▶ **EXERCISE OBJECTIVE**
Copy each entry below without any change.

▶ **EXERCISE INPUT**
+++

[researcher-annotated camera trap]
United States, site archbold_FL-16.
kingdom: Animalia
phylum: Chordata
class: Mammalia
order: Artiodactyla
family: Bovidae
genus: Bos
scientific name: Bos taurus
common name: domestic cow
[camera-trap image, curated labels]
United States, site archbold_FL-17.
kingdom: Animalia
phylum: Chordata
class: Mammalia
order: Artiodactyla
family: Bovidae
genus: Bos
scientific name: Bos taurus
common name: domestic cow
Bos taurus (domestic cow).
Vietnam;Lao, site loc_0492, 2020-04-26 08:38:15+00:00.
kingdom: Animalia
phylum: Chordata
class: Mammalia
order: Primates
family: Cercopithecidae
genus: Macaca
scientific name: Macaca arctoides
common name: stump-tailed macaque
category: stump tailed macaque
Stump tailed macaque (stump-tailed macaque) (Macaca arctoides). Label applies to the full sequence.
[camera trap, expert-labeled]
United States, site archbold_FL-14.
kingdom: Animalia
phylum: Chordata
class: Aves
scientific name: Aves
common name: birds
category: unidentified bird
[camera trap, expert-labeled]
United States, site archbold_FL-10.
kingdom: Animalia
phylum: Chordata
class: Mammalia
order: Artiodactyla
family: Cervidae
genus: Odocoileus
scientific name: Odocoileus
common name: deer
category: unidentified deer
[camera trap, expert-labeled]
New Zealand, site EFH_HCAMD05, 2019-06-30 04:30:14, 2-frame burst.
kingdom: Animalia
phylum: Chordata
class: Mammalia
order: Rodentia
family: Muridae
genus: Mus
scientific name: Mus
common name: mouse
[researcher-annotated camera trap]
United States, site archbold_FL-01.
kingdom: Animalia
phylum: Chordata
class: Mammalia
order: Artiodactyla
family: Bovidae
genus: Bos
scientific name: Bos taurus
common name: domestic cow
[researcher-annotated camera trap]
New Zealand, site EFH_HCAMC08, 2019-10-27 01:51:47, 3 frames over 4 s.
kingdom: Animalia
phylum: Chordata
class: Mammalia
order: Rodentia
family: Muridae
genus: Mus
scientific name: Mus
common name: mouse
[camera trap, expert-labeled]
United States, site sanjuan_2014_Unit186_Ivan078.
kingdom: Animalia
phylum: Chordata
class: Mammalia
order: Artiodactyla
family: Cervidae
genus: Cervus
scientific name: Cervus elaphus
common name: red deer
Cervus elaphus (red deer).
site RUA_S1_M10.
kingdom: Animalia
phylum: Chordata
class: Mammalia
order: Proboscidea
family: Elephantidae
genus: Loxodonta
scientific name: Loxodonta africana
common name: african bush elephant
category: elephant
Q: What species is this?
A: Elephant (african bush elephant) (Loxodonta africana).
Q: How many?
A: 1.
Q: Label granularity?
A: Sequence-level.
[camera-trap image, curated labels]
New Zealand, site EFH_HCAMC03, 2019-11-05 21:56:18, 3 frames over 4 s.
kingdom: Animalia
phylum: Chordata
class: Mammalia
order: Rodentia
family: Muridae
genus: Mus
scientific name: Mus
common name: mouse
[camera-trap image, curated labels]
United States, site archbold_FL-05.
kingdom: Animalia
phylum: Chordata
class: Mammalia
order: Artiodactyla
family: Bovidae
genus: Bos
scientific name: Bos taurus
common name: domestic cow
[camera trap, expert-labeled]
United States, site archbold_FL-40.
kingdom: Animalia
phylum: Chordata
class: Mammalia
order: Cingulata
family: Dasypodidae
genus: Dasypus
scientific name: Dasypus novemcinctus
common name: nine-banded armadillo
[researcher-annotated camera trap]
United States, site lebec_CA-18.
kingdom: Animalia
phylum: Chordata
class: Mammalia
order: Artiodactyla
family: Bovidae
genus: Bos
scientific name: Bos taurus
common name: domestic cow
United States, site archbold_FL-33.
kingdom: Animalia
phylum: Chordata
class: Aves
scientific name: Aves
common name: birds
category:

+++

▶ **THE ANSWER**
[researcher-annotated camera trap]
United States, site archbold_FL-16.
kingdom: Animalia
phylum: Chordata
class: Mammalia
order: Artiodactyla
family: Bovidae
genus: Bos
scientific name: Bos taurus
common name: domestic cow
[camera-trap image, curated labels]
United States, site archbold_FL-17.
kingdom: Animalia
phylum: Chordata
class: Mammalia
order: Artiodactyla
family: Bovidae
genus: Bos
scientific name: Bos taurus
common name: domestic cow
Bos taurus (domestic cow).
Vietnam;Lao, site loc_0492, 2020-04-26 08:38:15+00:00.
kingdom: Animalia
phylum: Chordata
class: Mammalia
order: Primates
family: Cercopithecidae
genus: Macaca
scientific name: Macaca arctoides
common name: stump-tailed macaque
category: stump tailed macaque
Stump tailed macaque (stump-tailed macaque) (Macaca arctoides). Label applies to the full sequence.
[camera trap, expert-labeled]
United States, site archbold_FL-14.
kingdom: Animalia
phylum: Chordata
class: Aves
scientific name: Aves
common name: birds
category: unidentified bird
[camera trap, expert-labeled]
United States, site archbold_FL-10.
kingdom: Animalia
phylum: Chordata
class: Mammalia
order: Artiodactyla
family: Cervidae
genus: Odocoileus
scientific name: Odocoileus
common name: deer
category: unidentified deer
[camera trap, expert-labeled]
New Zealand, site EFH_HCAMD05, 2019-06-30 04:30:14, 2-frame burst.
kingdom: Animalia
phylum: Chordata
class: Mammalia
order: Rodentia
family: Muridae
genus: Mus
scientific name: Mus
common name: mouse
[researcher-annotated camera trap]
United States, site archbold_FL-01.
kingdom: Animalia
phylum: Chordata
class: Mammalia
order: Artiodactyla
family: Bovidae
genus: Bos
scientific name: Bos taurus
common name: domestic cow
[researcher-annotated camera trap]
New Zealand, site EFH_HCAMC08, 2019-10-27 01:51:47, 3 frames over 4 s.
kingdom: Animalia
phylum: Chordata
class: Mammalia
order: Rodentia
family: Muridae
genus: Mus
scientific name: Mus
common name: mouse
[camera trap, expert-labeled]
United States, site sanjuan_2014_Unit186_Ivan078.
kingdom: Animalia
phylum: Chordata
class: Mammalia
order: Artiodactyla
family: Cervidae
genus: Cervus
scientific name: Cervus elaphus
common name: red deer
Cervus elaphus (red deer).
site RUA_S1_M10.
kingdom: Animalia
phylum: Chordata
class: Mammalia
order: Proboscidea
family: Elephantidae
genus: Loxodonta
scientific name: Loxodonta africana
common name: african bush elephant
category: elephant
Q: What species is this?
A: Elephant (african bush elephant) (Loxodonta africana).
Q: How many?
A: 1.
Q: Label granularity?
A: Sequence-level.
[camera-trap image, curated labels]
New Zealand, site EFH_HCAMC03, 2019-11-05 21:56:18, 3 frames over 4 s.
kingdom: Animalia
phylum: Chordata
class: Mammalia
order: Rodentia
family: Muridae
genus: Mus
scientific name: Mus
common name: mouse
[camera-trap image, curated labels]
United States, site archbold_FL-05.
kingdom: Animalia
phylum: Chordata
class: Mammalia
order: Artiodactyla
family: Bovidae
genus: Bos
scientific name: Bos taurus
common name: domestic cow
[camera trap, expert-labeled]
United States, site archbold_FL-40.
kingdom: Animalia
phylum: Chordata
class: Mammalia
order: Cingulata
family: Dasypodidae
genus: Dasypus
scientific name: Dasypus novemcinctus
common name: nine-banded armadillo
[researcher-annotated camera trap]
United States, site lebec_CA-18.
kingdom: Animalia
phylum: Chordata
class: Mammalia
order: Artiodactyla
family: Bovidae
genus: Bos
scientific name: Bos taurus
common name: domestic cow
United States, site archbold_FL-33.
kingdom: Animalia
phylum: Chordata
class: Aves
scientific name: Aves
common name: birds
category:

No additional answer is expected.